Lies My Teacher Told Me: Everything Your American History Textbook Got Wrong by James W. Loewen. ISBN 1-56584-100-X

“Dedicated to all American history teachers who teach against their textbooks”.

The supplied PDF is only for Chapter 4, “Red Eyes”. will attempt further research in future?

Red Eyes

“In learning about Native Americans, ‘One does not start from point zero, but from minus ten.’ High school students start below zero because of their textbooks, which unapologetically present Native Americans through white eyes.”

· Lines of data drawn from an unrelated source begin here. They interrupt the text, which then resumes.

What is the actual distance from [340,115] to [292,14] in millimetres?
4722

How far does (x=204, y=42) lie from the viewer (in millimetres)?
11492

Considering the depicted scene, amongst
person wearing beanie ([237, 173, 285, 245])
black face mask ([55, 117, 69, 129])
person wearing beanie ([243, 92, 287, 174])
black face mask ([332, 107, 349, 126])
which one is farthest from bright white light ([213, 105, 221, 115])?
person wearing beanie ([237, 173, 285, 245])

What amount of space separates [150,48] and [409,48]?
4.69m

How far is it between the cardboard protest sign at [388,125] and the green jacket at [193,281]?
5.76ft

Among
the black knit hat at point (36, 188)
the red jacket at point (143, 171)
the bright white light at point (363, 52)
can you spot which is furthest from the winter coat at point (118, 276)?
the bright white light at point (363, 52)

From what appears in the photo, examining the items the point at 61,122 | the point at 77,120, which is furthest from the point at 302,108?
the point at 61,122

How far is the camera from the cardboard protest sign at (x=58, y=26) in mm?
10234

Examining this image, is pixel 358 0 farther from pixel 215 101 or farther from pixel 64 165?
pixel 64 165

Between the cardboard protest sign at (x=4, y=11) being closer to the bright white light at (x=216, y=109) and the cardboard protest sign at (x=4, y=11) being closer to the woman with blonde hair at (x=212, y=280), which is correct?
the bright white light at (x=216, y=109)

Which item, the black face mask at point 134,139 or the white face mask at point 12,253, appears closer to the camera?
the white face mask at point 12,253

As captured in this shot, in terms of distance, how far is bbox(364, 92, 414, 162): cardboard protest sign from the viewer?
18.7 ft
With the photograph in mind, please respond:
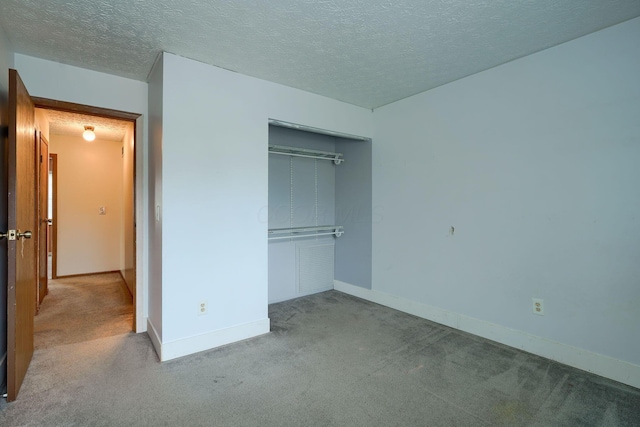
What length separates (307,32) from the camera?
214 centimetres

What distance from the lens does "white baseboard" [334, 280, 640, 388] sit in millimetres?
2088

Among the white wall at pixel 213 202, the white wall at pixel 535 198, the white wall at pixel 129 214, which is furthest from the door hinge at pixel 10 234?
the white wall at pixel 535 198

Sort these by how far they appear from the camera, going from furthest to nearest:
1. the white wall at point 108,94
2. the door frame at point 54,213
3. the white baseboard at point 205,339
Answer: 1. the door frame at point 54,213
2. the white wall at point 108,94
3. the white baseboard at point 205,339

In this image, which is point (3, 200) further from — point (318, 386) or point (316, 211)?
point (316, 211)

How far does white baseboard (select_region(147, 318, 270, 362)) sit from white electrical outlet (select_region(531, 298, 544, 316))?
2237mm

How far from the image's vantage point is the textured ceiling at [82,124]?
3.78m

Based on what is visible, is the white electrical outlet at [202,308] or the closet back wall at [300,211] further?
the closet back wall at [300,211]

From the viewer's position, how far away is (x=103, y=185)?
17.9ft

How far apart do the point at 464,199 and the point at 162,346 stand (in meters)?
2.84

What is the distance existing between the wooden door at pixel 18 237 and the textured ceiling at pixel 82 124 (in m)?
1.58

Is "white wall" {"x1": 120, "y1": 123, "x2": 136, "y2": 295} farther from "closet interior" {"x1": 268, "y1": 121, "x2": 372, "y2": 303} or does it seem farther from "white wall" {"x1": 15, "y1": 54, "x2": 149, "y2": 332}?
"closet interior" {"x1": 268, "y1": 121, "x2": 372, "y2": 303}

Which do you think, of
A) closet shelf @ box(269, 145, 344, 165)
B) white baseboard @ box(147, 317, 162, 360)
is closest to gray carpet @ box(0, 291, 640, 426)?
white baseboard @ box(147, 317, 162, 360)

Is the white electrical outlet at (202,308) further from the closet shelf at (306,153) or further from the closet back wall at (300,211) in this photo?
the closet shelf at (306,153)

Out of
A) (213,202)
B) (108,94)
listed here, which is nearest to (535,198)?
(213,202)
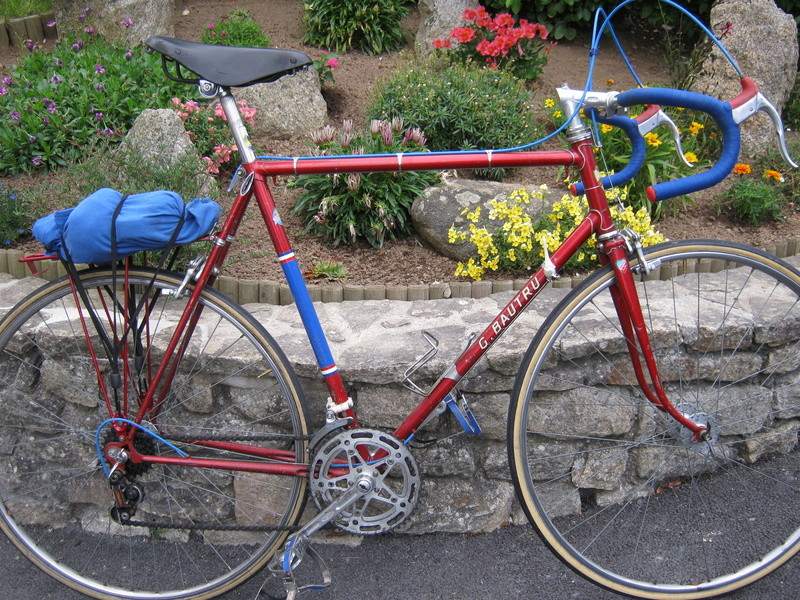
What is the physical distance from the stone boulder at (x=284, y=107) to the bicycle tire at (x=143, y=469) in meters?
1.83

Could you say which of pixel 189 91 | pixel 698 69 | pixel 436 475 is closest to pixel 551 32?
pixel 698 69

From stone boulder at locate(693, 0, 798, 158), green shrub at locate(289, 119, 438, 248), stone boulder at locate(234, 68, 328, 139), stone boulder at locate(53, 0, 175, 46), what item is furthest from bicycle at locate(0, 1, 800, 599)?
stone boulder at locate(53, 0, 175, 46)

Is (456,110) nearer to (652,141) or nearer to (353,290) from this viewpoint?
(652,141)

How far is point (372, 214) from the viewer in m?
3.33

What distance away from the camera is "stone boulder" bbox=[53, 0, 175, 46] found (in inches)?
197

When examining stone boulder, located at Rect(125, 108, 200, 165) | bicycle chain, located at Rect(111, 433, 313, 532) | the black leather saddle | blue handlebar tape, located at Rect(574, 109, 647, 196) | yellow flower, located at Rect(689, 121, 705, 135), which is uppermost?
the black leather saddle

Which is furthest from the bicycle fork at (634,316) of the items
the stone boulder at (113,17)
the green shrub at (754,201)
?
the stone boulder at (113,17)

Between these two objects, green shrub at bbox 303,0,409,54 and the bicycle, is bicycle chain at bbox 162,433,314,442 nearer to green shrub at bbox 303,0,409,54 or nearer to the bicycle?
the bicycle

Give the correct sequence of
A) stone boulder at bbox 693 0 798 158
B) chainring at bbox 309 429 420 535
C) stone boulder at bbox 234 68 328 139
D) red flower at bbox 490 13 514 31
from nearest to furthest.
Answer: chainring at bbox 309 429 420 535, stone boulder at bbox 693 0 798 158, stone boulder at bbox 234 68 328 139, red flower at bbox 490 13 514 31

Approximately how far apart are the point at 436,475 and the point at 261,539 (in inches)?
29.2

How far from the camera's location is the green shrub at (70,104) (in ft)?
12.5

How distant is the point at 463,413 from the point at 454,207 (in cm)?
123

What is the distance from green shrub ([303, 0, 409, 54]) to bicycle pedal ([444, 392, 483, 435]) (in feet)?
11.7

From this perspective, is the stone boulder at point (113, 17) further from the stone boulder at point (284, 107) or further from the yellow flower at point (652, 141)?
the yellow flower at point (652, 141)
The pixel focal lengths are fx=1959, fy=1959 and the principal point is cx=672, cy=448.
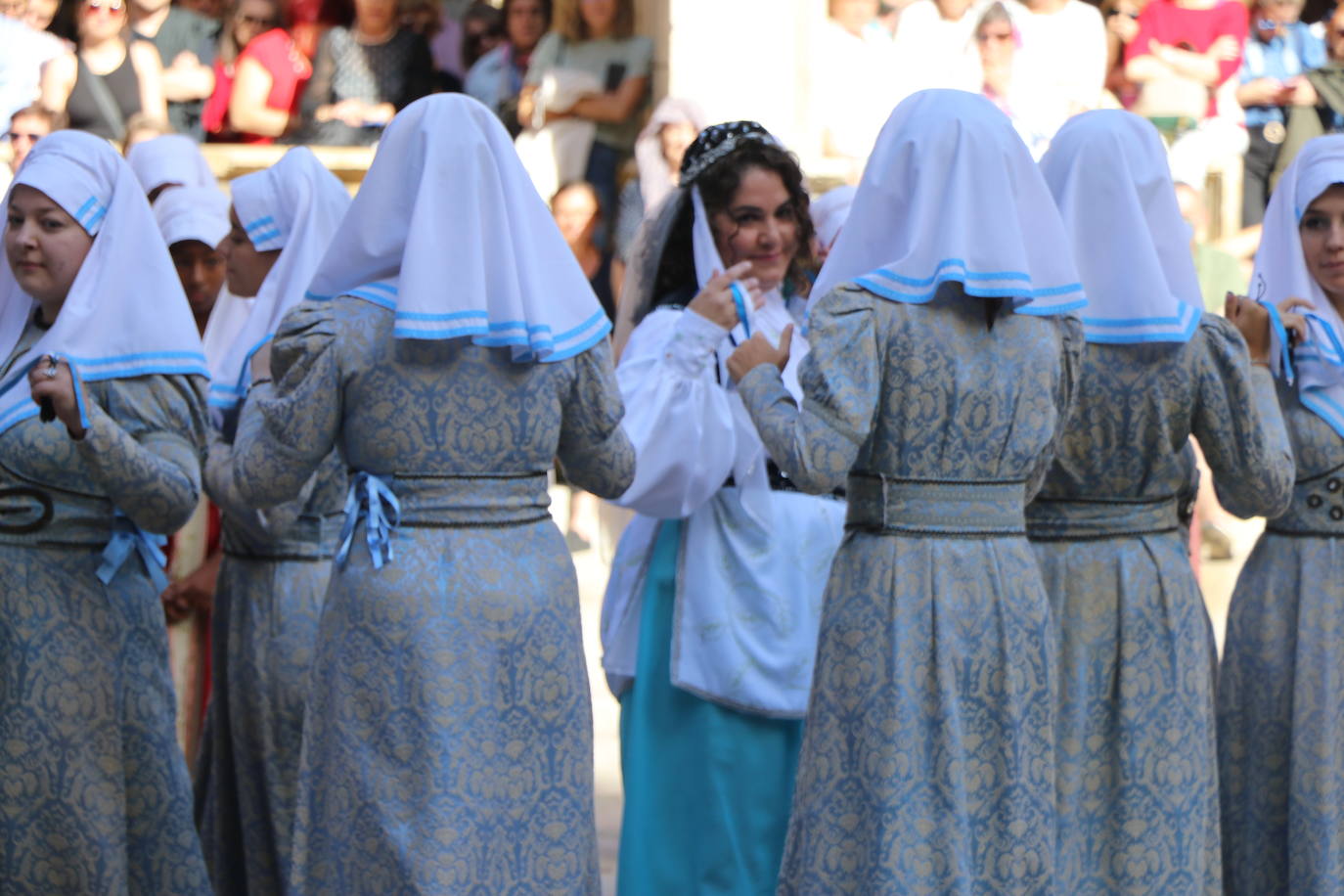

  • authorial interpretations “shackled by the ‘conventional assumptions and semantics’ that have ‘explained’ Indian-white relations for centuries. Textbook authors still write history to comfort descendants of the ‘settlers.’”
  • “Original Sin”
  • red eyes refers to crying eyes; different view on Native history
  • recognition of diversity in Native societies as long as it is unusual, and ignored if it is regular/normal
  • history textbook authors are “consumers, not practitioners” of humanities disciplines, and regarded as “dead disciplines” with full certainty and authority
  • “It is understandable that textbook authors might write history in such a way that students can feel good about themselves by feeling good about the past. Feeling good is a human need, but it imposes a burden that history cannot bear without becoming simple-minded. Casting Indian history as a tragedy because Native Americans could not or would not acculturate is feel-good his­tory for whites.”
  • “The answer to minimizing the Indian wars is not maximizing them. Telling Indian history as a parade of white villains might be feel-good history for those who want to wallow in the inference that America or whites are bad. What happened is more complex than that, however, so the history we tell must be more complex.”

Prominent Stereotypes

“What is civilization? Its marks are a noble religion and philosophy, original arts, stirring music, rich story and legend. We had these. Then we were not savages, but a civilized race.”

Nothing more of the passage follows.